In seiner "Höllenqual" bittet der Reiche, Abraham möge ihm doch Lazarus mit einem Tropfen Wasser herüberschicken, um seine Not zu lindern. Heißt das nicht im Klartext: dieser Arme ist die Brücke, die dich über den Abgrund deines ewigen Elends ins Glück führen kann? Nur musst du diese Brücke jetzt beschreiten, solange es noch Zeit ist.
Das deutet Jesus selber an, wenn er dem Armen einen Namen gibt: Lazarus! Vor Gott ist der Arme nicht eine Nummer, namenlos. Noch deutlicher: "Lazarus" bedeutet auf Hebräisch: "Gott kommt zu Hilfe". Gott hilft nicht nur dem Armen, indem er ihm das Paradies schenkt. Er hilft den Reichen durch die Armen, dass ihr Herz nicht hart wird. Wer im Leben an den Armen aller Art vorbeigeht, geht am Ende des Lebens verloren. Das ist die ernste, wichtige Botschaft Jesu. Viele haben sie seither angenommen. Viele leben danach, ohne sie gehört zu haben, weil sie einfach den Lazarus vor ihrer eigenen Tür nicht übersehen haben. Er wird ihnen helfen, einmal glücklich "drüben" am Ziel anzukommen.
Es war einmal ein reicher Mann, der sich in Purpur und feines Leinen kleidete und Tag für Tag herrlich und in Freuden lebte.
Vor der Tür des Reichen aber lag ein armer Mann namens Lazarus, dessen Leib voller Geschwüre war. Er hätte gern seinen Hunger mit dem gestillt, was vom Tisch des Reichen herunterfiel. Stattdessen kamen die Hunde und leckten an seinen Geschwüren.
Als nun der Arme starb, wurde er von den Engeln in Abrahams Schoß getragen.
Auch der Reiche starb und wurde begraben. In der Unterwelt, wo er qualvolle Schmerzen litt, blickte er auf und sah von weitem Abraham, und Lazarus in seinem Schoß.
Da rief er: Vater Abraham, hab Erbarmen mit mir und schick Lazarus zu mir; er soll wenigstens die Spitze seines Fingers ins Wasser tauchen und mir die Zunge kühlen, denn ich leide große Qual in diesem Feuer.
Abraham erwiderte: Mein Kind, denk daran, dass du schon zu Lebzeiten deinen Anteil am Guten erhalten hast, Lazarus aber nur Schlechtes. Jetzt wird er dafür getröstet, du aber musst leiden.

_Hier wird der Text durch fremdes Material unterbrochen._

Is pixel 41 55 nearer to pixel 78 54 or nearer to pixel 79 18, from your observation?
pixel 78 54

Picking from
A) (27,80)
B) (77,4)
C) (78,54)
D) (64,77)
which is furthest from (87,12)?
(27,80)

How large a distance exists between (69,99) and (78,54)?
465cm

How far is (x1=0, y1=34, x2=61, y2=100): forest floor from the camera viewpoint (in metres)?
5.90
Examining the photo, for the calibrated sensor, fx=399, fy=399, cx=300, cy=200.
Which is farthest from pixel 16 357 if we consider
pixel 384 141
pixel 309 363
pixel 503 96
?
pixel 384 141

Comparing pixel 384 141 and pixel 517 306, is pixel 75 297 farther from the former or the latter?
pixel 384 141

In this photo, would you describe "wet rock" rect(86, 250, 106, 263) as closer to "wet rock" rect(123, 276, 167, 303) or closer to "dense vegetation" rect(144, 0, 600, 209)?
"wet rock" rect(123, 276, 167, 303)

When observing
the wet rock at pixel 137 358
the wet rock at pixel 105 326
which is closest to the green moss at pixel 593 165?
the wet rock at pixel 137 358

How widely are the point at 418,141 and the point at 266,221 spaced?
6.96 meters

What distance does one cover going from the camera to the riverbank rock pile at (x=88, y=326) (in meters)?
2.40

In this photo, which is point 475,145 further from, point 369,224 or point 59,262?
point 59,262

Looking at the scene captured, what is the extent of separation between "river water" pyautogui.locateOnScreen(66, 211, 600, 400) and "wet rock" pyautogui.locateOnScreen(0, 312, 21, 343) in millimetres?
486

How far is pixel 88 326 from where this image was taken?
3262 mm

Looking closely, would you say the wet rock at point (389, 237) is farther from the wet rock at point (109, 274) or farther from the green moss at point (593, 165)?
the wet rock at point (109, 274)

Außerdem ist zwischen uns und euch ein tiefer, unüberwindlicher Abgrund, sodass niemand von hier zu euch oder von dort zu uns kommen kann, selbst wenn er wollte.
Da sagte der Reiche: Dann bitte ich dich, Vater, schick ihn in das Haus meines Vaters! Denn ich habe noch fünf Brüder. Er soll sie warnen, damit nicht auch sie an diesen Ort der Qual kommen.
Abraham aber sagte: Sie haben Mose und die Propheten, auf die sollen sie hören. Er erwiderte: Nein, Vater Abraham, nur wenn einer von den Toten zu ihnen kommt, werden sie umkehren.
Darauf sagte Abraham: Wenn sie auf Mose und die Propheten nicht hören, werden sie sich auch nicht überzeugen lassen, wenn einer von den Toten aufersteht.